Copy out word for word the part of the entries that opens with the line containing "In the depicted" and closes with the line containing "point 478,650 →", including both of those lines.

◇ ◇ ◇

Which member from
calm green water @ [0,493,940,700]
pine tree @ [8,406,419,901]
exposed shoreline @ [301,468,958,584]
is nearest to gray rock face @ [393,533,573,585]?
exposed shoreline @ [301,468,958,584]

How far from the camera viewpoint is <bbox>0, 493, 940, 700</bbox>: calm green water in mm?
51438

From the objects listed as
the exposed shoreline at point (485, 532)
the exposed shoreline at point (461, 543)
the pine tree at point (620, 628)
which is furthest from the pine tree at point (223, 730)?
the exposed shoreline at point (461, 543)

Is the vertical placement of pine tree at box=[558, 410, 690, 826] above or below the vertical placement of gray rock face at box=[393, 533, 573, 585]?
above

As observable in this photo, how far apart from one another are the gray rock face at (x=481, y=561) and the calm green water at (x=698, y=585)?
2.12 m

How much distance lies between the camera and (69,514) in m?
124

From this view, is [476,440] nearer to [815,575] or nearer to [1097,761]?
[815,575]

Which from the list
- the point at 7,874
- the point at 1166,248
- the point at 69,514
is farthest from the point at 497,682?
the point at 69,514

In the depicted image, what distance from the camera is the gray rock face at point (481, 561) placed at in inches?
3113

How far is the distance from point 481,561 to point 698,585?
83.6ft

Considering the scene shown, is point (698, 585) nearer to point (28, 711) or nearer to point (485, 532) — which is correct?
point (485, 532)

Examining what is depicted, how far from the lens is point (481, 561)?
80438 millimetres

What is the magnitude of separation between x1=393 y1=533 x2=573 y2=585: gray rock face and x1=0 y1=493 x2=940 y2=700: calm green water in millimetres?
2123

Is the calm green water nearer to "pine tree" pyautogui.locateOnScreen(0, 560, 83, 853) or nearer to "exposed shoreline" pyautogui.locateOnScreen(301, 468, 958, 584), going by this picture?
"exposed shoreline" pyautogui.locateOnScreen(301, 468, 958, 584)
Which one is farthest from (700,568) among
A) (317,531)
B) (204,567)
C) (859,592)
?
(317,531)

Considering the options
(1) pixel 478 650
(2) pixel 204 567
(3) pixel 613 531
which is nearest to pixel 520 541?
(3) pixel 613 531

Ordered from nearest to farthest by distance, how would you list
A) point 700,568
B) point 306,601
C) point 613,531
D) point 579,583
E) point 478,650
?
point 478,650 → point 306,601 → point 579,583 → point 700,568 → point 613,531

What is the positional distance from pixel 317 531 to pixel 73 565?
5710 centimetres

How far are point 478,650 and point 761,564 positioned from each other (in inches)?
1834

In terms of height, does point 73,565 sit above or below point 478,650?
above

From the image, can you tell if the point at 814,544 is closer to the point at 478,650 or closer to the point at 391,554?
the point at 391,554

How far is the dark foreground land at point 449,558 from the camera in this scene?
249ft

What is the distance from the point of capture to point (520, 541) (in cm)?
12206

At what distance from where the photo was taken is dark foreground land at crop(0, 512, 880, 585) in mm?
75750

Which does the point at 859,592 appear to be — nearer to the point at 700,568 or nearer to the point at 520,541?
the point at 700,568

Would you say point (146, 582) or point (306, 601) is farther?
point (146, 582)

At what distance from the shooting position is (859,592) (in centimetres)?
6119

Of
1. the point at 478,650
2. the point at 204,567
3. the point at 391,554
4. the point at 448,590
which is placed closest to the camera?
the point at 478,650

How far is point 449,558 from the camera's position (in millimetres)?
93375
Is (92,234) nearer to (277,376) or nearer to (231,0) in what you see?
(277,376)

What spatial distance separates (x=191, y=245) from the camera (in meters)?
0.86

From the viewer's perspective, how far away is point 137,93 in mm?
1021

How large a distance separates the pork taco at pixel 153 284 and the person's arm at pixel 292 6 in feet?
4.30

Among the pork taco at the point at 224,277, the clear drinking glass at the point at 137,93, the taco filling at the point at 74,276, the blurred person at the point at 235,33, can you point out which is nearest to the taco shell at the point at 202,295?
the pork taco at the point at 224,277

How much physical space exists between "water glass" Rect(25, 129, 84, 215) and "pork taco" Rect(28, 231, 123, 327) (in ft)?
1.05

◇ ◇ ◇

__The output__
In the depicted image, what distance from the camera is the gray rock face at point (481, 561) placed at in inches?
3113

How far is the distance from point 481,561 to point 698,585?
83.6ft

Considering the scene shown, is point (698, 585) nearer to point (28, 711) or nearer to point (485, 532) — which is correct?
point (485, 532)

Examining what is depicted, how far from the lens is point (481, 561)?
80438 millimetres

What is the magnitude of separation between x1=393 y1=533 x2=573 y2=585: gray rock face and x1=0 y1=493 x2=940 y2=700: calm green water in millimetres?
2123

Is the calm green water nearer to "pine tree" pyautogui.locateOnScreen(0, 560, 83, 853) or nearer to "exposed shoreline" pyautogui.locateOnScreen(301, 468, 958, 584), going by this picture?
"exposed shoreline" pyautogui.locateOnScreen(301, 468, 958, 584)
Which one is farthest from (700,568) among
A) (317,531)
B) (204,567)
C) (859,592)
?
(317,531)

Considering the options
(1) pixel 478 650
(2) pixel 204 567
(3) pixel 613 531
which is nearest to pixel 520 541?
(3) pixel 613 531

Ordered from nearest to farthest by distance, how would you list
A) point 700,568
B) point 306,601
C) point 613,531
D) point 579,583
E) point 478,650
?
point 478,650 → point 306,601 → point 579,583 → point 700,568 → point 613,531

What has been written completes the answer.